RECORD EXCERPTS
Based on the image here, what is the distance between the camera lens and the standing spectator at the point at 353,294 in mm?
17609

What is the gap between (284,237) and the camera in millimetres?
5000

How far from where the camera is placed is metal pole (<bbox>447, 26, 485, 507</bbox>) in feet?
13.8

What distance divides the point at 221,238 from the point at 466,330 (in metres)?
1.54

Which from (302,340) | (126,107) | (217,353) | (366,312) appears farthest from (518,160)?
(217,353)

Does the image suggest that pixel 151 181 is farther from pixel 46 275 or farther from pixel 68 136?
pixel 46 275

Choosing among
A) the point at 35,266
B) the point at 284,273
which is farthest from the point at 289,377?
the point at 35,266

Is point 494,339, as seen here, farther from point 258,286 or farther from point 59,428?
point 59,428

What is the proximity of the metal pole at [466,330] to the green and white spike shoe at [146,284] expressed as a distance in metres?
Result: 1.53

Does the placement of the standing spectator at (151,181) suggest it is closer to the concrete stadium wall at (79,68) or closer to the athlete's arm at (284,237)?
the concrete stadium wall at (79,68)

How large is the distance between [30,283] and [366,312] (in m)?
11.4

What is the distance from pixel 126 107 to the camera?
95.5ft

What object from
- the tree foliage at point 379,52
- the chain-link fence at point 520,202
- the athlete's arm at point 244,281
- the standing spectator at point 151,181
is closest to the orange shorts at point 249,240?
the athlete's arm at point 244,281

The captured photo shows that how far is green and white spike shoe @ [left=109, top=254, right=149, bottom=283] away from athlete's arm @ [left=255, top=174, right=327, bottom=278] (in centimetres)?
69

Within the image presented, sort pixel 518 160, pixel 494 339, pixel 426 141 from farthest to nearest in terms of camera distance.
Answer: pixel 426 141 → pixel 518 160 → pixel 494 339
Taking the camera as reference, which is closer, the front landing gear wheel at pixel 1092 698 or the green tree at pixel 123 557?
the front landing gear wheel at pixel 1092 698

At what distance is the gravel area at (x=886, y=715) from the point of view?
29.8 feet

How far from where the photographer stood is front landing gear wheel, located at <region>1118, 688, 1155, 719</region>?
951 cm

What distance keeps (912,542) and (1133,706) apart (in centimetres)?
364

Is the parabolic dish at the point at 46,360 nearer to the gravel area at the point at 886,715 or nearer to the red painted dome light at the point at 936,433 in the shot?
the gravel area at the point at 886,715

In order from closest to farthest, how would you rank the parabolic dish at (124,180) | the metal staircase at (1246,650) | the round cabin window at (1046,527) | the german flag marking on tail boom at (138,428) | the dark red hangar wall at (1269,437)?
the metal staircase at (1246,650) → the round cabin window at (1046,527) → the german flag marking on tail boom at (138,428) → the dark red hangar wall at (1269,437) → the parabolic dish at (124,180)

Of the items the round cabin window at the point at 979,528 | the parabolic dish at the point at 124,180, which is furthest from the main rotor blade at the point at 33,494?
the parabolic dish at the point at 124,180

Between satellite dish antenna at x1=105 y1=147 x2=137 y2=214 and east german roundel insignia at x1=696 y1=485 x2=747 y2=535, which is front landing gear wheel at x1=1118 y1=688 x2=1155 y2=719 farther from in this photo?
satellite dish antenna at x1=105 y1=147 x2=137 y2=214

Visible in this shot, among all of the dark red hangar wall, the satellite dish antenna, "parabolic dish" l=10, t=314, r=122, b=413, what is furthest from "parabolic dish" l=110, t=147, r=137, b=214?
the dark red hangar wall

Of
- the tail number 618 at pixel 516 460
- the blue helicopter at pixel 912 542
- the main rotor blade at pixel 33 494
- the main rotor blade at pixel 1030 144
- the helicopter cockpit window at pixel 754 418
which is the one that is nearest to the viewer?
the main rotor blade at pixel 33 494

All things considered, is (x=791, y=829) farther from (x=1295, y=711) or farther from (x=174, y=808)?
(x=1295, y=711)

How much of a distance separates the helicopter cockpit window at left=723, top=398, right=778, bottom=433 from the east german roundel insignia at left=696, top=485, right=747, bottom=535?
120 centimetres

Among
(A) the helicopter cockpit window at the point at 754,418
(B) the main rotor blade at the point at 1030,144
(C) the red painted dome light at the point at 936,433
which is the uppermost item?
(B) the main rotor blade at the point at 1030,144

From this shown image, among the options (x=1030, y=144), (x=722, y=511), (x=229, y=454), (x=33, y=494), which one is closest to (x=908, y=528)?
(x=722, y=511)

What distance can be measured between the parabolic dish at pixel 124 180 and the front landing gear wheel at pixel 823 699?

REQUIREMENT
Extract from the data above, unchanged, every line in the stretch from the line containing "Does the image" through the line containing "Answer: pixel 426", including both of those lines.

EXERCISE RESPONSE
Does the image suggest that pixel 151 181 is farther from pixel 46 275 or farther from pixel 68 136?
pixel 46 275

Choosing among
A) the point at 35,266
B) the point at 284,273
which is farthest from the point at 289,377?
the point at 35,266

Is point 494,339, as seen here, farther from point 258,286 or farther from point 59,428?
point 59,428

What is the proximity of the metal pole at [466,330] to the green and white spike shoe at [146,284] expressed as a distance in metres?
Result: 1.53

Does the placement of the standing spectator at (151,181) suggest it is closer to the concrete stadium wall at (79,68) or closer to the athlete's arm at (284,237)?
the concrete stadium wall at (79,68)

How large is the distance between [30,283] and [366,312] (in m)?
11.4

What is the distance from pixel 126 107 to the camera?
95.5ft

What object from
- the tree foliage at point 379,52
- the chain-link fence at point 520,202
- the athlete's arm at point 244,281
- the standing spectator at point 151,181
is closest to the orange shorts at point 249,240?
the athlete's arm at point 244,281

The captured photo shows that how far is green and white spike shoe @ [left=109, top=254, right=149, bottom=283] away from athlete's arm @ [left=255, top=174, right=327, bottom=278] (in centimetres)?
69

Within the image presented, sort pixel 518 160, pixel 494 339, pixel 426 141 from farthest to nearest in terms of camera distance.
Answer: pixel 426 141 → pixel 518 160 → pixel 494 339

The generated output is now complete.